### Material to process
——————————
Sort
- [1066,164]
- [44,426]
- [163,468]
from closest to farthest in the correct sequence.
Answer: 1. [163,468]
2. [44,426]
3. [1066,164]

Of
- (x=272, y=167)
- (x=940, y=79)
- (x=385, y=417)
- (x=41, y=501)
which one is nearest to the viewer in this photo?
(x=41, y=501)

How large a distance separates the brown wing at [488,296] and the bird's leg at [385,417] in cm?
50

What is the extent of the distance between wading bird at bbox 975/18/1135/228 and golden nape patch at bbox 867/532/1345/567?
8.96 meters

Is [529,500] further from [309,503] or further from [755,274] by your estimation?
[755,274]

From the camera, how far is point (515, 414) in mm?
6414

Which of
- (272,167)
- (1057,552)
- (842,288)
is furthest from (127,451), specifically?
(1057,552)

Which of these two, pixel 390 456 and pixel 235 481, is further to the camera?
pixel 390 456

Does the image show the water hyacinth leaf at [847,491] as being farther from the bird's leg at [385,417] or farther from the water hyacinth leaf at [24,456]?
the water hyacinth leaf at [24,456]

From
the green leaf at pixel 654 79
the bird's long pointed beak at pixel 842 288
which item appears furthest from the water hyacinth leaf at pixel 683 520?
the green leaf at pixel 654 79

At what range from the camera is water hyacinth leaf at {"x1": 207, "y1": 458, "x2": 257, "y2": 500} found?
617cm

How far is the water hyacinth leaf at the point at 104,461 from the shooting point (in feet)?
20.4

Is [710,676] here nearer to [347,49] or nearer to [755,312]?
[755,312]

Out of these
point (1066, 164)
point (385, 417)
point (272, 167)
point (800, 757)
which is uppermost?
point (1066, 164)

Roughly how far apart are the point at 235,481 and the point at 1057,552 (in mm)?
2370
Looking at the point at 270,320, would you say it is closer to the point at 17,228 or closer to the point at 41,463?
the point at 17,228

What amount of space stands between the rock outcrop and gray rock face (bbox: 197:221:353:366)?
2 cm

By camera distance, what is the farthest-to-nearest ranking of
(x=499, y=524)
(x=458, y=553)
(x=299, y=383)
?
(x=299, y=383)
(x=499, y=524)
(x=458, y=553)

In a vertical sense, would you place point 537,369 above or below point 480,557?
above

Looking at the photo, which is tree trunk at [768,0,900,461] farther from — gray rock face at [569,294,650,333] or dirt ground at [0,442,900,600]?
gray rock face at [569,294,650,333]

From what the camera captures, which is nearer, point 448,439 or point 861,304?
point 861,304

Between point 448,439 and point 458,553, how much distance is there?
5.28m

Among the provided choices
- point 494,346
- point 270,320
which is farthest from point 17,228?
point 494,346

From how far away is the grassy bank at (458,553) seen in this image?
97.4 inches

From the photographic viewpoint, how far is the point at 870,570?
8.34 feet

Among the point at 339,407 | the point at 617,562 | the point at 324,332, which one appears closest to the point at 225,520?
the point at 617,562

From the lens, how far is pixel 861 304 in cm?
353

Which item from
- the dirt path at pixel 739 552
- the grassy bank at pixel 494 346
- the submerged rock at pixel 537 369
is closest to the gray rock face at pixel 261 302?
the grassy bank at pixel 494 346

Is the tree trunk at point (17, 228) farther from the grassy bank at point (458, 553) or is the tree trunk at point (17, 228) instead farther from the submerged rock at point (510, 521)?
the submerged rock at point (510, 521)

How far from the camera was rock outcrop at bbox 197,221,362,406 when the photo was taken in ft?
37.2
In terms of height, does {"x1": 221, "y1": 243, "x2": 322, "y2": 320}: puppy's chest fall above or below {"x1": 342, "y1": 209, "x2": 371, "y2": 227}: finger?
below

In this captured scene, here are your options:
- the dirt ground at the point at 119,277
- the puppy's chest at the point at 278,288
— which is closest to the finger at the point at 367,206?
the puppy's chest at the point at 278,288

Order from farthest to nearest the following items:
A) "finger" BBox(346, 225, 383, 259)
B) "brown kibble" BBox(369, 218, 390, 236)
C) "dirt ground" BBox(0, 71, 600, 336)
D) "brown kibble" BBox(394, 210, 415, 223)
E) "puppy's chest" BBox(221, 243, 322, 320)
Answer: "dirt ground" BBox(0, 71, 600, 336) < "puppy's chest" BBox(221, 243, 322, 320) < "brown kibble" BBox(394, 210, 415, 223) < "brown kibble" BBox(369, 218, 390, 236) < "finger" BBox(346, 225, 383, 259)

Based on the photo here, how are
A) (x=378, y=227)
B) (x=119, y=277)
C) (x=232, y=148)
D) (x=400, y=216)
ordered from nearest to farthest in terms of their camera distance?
——————————
### Required work
Quote the entire listing above exactly.

### Response below
Sort
- [1066,164]
- [44,426]
- [163,468]
from closest to farthest in the correct sequence.
Answer: 1. [163,468]
2. [44,426]
3. [1066,164]

Of
- (x=272, y=167)
- (x=940, y=79)
- (x=385, y=417)
- (x=41, y=501)
which one is nearest to the viewer in this photo?
(x=41, y=501)

How large a distance separates the brown wing at [488,296] and the bird's leg at [385,417] in cm?
50

What is the extent of the distance between wading bird at bbox 975/18/1135/228 and golden nape patch at bbox 867/532/1345/567?
8.96 meters

Is [529,500] further from [309,503] or further from [755,274] by your estimation?
[755,274]

From the camera, how far is point (515, 414) in mm?
6414

Which of
- (272,167)
- (1057,552)
- (842,288)
is furthest from (127,451), specifically?
(1057,552)

Which of these two, pixel 390 456 and pixel 235 481, is further to the camera?
pixel 390 456

Does the image show the water hyacinth leaf at [847,491] as being farther from the bird's leg at [385,417] or farther from the water hyacinth leaf at [24,456]?
the water hyacinth leaf at [24,456]

From
the green leaf at pixel 654 79
the bird's long pointed beak at pixel 842 288
which item appears furthest from the water hyacinth leaf at pixel 683 520?
the green leaf at pixel 654 79

At what range from the camera is water hyacinth leaf at {"x1": 207, "y1": 458, "x2": 257, "y2": 500} found?
617cm

How far is the water hyacinth leaf at the point at 104,461 from the shooting point (in feet)?
20.4

Is [710,676] here nearer to [347,49] or nearer to [755,312]?
[755,312]

Out of these
point (1066, 164)
point (385, 417)
point (272, 167)
point (800, 757)
which is uppermost?
point (1066, 164)

Roughly how far apart are the point at 235,481 and the point at 1057,552 (in mm)?
2370
Looking at the point at 270,320, would you say it is closer to the point at 17,228 or closer to the point at 41,463?
the point at 17,228

What amount of space stands between the rock outcrop and gray rock face (bbox: 197:221:353:366)?
2 cm

By camera distance, what is the farthest-to-nearest ranking of
(x=499, y=524)
(x=458, y=553)
(x=299, y=383)
?
(x=299, y=383)
(x=499, y=524)
(x=458, y=553)

In a vertical sense, would you place point 537,369 above or below point 480,557?
above

Looking at the photo, which is tree trunk at [768,0,900,461] farther from — gray rock face at [569,294,650,333] or dirt ground at [0,442,900,600]?
gray rock face at [569,294,650,333]

From what the camera captures, which is nearer, point 448,439 or point 861,304?
point 861,304

Between point 448,439 and point 458,553, how much distance is there?
5.28m

Among the provided choices
- point 494,346
- point 270,320
which is farthest from point 17,228?
point 494,346

From how far away is the grassy bank at (458,553) seen in this image?
97.4 inches

From the photographic viewpoint, how far is the point at 870,570?
8.34 feet

Among the point at 339,407 | the point at 617,562 | the point at 324,332, which one appears closest to the point at 225,520?
the point at 617,562

From the lens, how far is pixel 861 304 in cm?
353

Which item from
- the dirt path at pixel 739 552
- the grassy bank at pixel 494 346
- the submerged rock at pixel 537 369
is closest to the gray rock face at pixel 261 302?
the grassy bank at pixel 494 346

Is the tree trunk at point (17, 228) farther from the grassy bank at point (458, 553) or is the tree trunk at point (17, 228) instead farther from the submerged rock at point (510, 521)?
the submerged rock at point (510, 521)

How far from the camera was rock outcrop at bbox 197,221,362,406 when the photo was taken in ft?
37.2
In terms of height, does {"x1": 221, "y1": 243, "x2": 322, "y2": 320}: puppy's chest fall above or below {"x1": 342, "y1": 209, "x2": 371, "y2": 227}: finger?
below

In this captured scene, here are your options:
- the dirt ground at the point at 119,277
- the puppy's chest at the point at 278,288
— which is closest to the finger at the point at 367,206?
the puppy's chest at the point at 278,288

Order from farthest to nearest the following items:
A) "finger" BBox(346, 225, 383, 259)
B) "brown kibble" BBox(369, 218, 390, 236)
C) "dirt ground" BBox(0, 71, 600, 336)
D) "brown kibble" BBox(394, 210, 415, 223)
E) "puppy's chest" BBox(221, 243, 322, 320)
Answer: "dirt ground" BBox(0, 71, 600, 336) < "puppy's chest" BBox(221, 243, 322, 320) < "brown kibble" BBox(394, 210, 415, 223) < "brown kibble" BBox(369, 218, 390, 236) < "finger" BBox(346, 225, 383, 259)

Based on the photo here, how are
A) (x=378, y=227)
B) (x=119, y=277)
C) (x=232, y=148)
D) (x=400, y=216)
ordered from nearest to farthest in terms of their camera distance?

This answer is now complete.